# Kontakt Script For Hammer On, Pull Off, and Trills



## soundsystem1234 (Aug 20, 2013)

Hello Everyone,

I was wondering if by any chance anyone had any scripts for Kontakt that would allow for the following....

Hammer On
Pull Off
Trills
Tapping

For use with stringed instruments such as guitar and bass.
I haven't really been able to find anything that covers any of the above articulations.
I unfortunately do not know how to write scripts.
I have been able to find some resources of how to script and I am planning on getting into learning more about it, I am hoping the scripts that people provide me will help me learn a little bit more.

Any help is appreciated
Thank You


----------



## Kleven1111 (Aug 20, 2013)

Check out Orangetree Samples: Mind Control.
www.orangetreesamples.com


----------



## soundsystem1234 (Aug 29, 2013)

Thank you for your response,

I have looked into this in the past.
I was hoping to get to see more user created scripts from the forum if possible.

Thanks Again


----------



## mk282 (Aug 31, 2013)

And pay nothing? What you want are not really generic scripts that can be applied at random to any instrument you do in Kontakt... this needs to be done on individual basis, which is usually done for cash, not from good will of people from some forum.


----------



## soundsystem1234 (Sep 3, 2013)

Thank you for sharing your opinion, and attempting to belittle me and my thread.

I was really just looking for a script to work with and maybe to learn from.
I was not aware that such a script would have to be created specifically for each individual instrument.
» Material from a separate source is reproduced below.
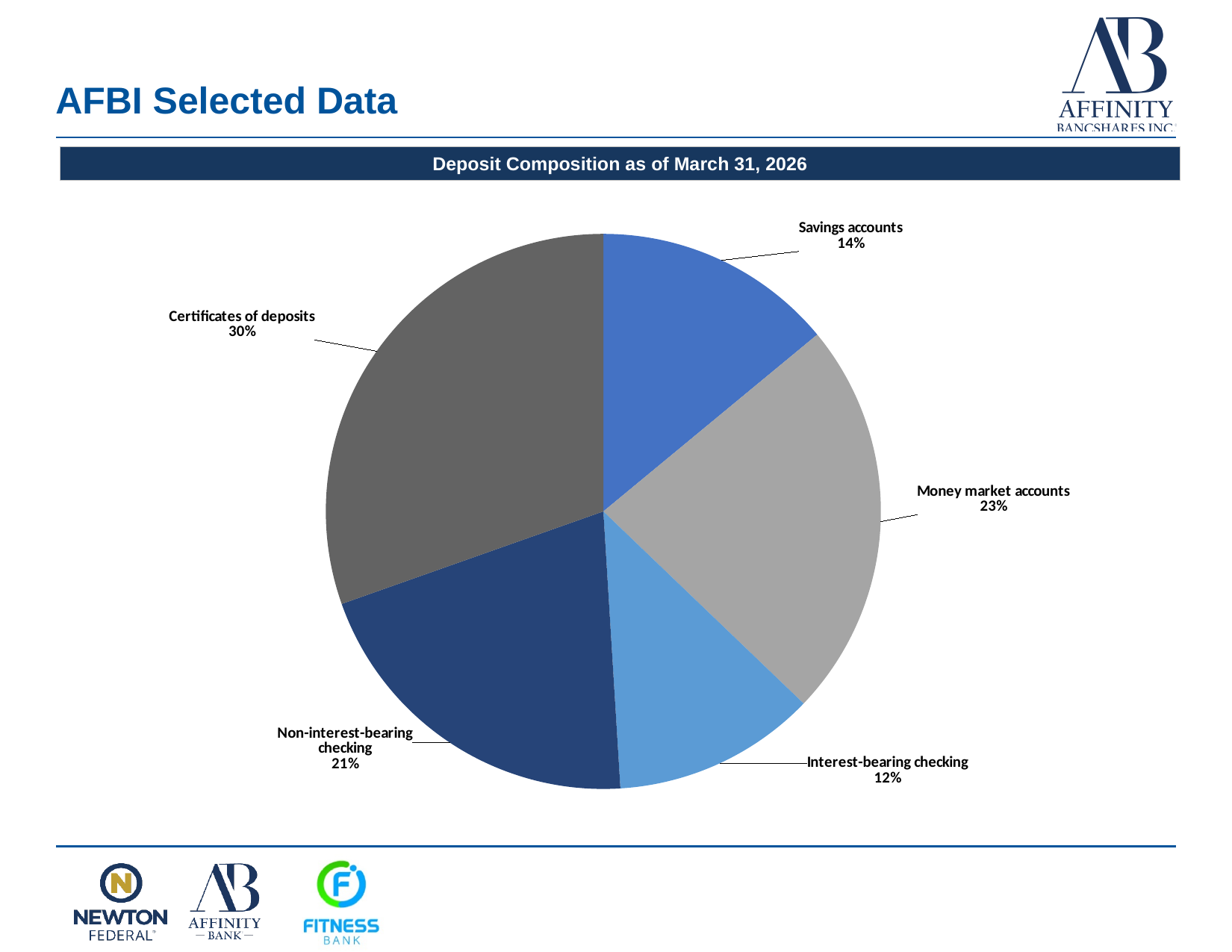
What percentage of deposits is in Savings accounts? 14% What is the difference in percentage points between Certificates of deposits and Non-interest-bearing checking? 9 Which deposit category has the largest share? Certificates of deposits What is the combined share of Non-interest-bearing checking and Interest-bearing checking? 33% What kind of chart is shown on the slide? Pie chart How many deposit categories are shown in the pie chart? 5 What share of deposits do Certificates of deposits represent? 30% Which is larger, Money market accounts or Savings accounts? Money market accounts What percentage of deposits is in Interest-bearing checking? 12% What percentage of deposits is in Money market accounts? 23% Which deposit category has the smallest share? Interest-bearing checking What is the title of the chart? Deposit Composition as of March 31, 2026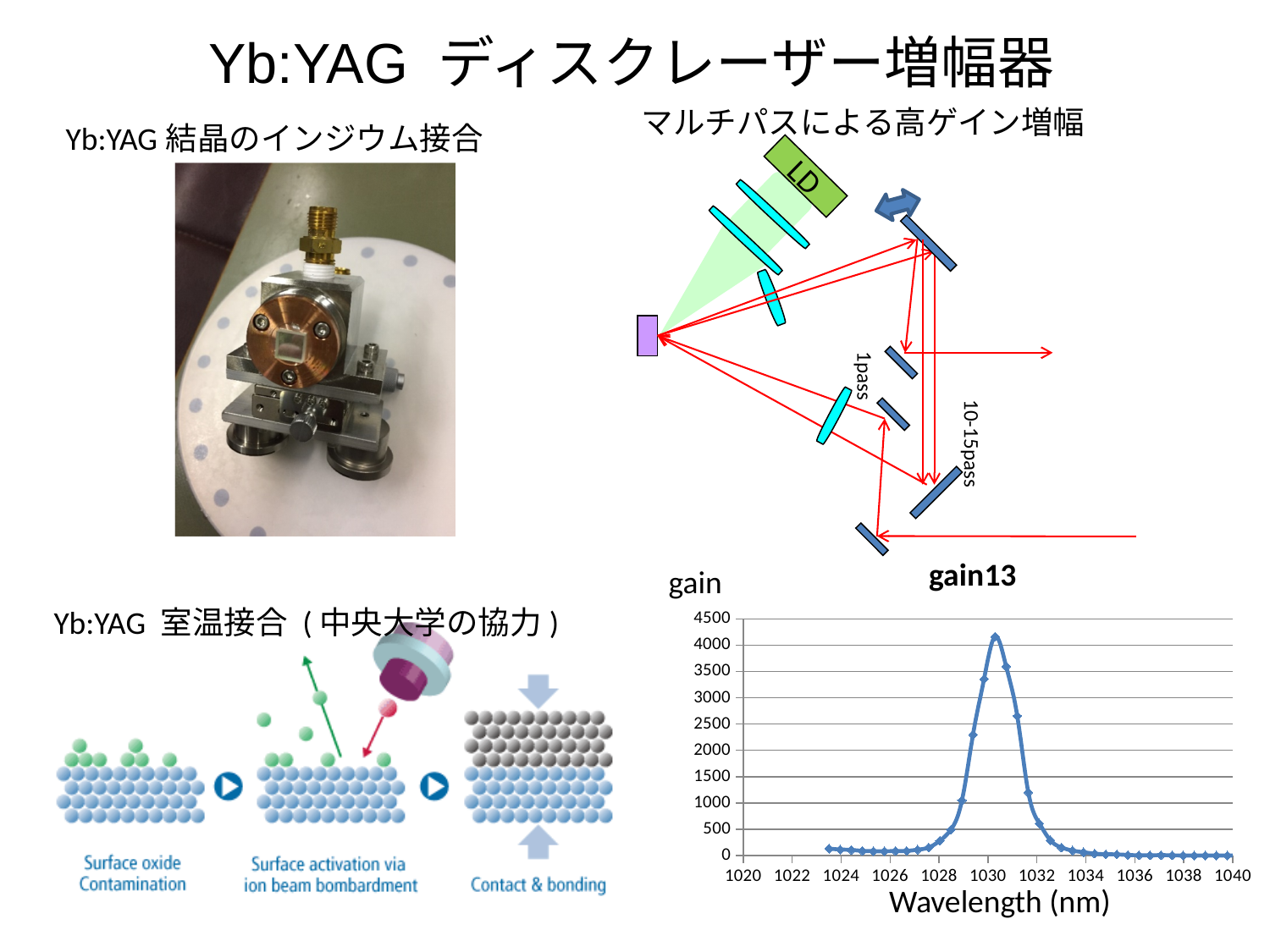
In the gain chart, is the peak gain value greater or less than 4000? greater What quantity is plotted on the y-axis of the chart at the bottom right? gain In the gain chart, which is larger, the gain at 1030 nm or the gain at 1034 nm? 1030 nm What is the x-axis title of the gain chart? Wavelength (nm) What kind of chart is the gain versus wavelength chart at the bottom right of the slide? line chart In the gain chart, is the gain at 1036 nm greater or less than 500? less In the gain chart, does the gain rise or fall as the wavelength increases from 1031 nm to 1036 nm? fall In the gain chart, is the gain at 1024 nm greater or less than 1000? less In the gain chart, does the gain rise or fall as the wavelength increases from 1026 nm to 1030 nm? rise What is the highest value shown on the y-axis of the gain chart? 4500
As I mentioned I do not know how to write scripts yet, so I don't always know how simple or how complex certain scripts will be.

Also just a different perspective from your opinion, if you take a look around there are hundreds if not thousands of scripts around that people write for free, there are tons of free kontakt instruments, there are tons of free vst's, there are tons of samples packs for free, there are tons of songs for free, freeware programs, free helpful comments on forums, etc.
There are some people that create and share things simply because they love to create and share there creations with others just out of sheer good will.
As there are others who require payment for there creations (which is absolutely okay as well, I don't mind paying for something I desire, it just depends how bad I want it).

As I mentioned if anyone had anything they would like to share.
If these scripts are way more complex than I am aware of I apologize.
If no one has anything they would like to share that is fine, I don't remember ever threatening anyone for help.


----------



## Lindon (Sep 4, 2013)

OK, so if you'd been on the forum for a while, or done a comprehensive search, which is probably a good idea before making a request, you'd see the Mario (mk282) is one of the most regular and helpful contributors, including providing lots of free code. Perhaps he was in a rush/stubbed his toe/was half asleep... we all have days. Lets move on...trust me he's a very good guy.

In the couple of years I've been here I dont recall any scripts specifically covering what you are looking for, and they do seem a bit specific, as they are a lot about playing style which is influenced a lot by the sample character itself, sorry.

As to picking up scripting, there's lots of example scripts that you can look thru, not least those shipping with your version of Kontakt. I also suggest you start with a copy of Nils KSP editor as a first step and look at the associated web pages. 

Good luck, and please feel free to post your questions and issues here - I know I do, and I get good responses, quite often from Mario.

LP


----------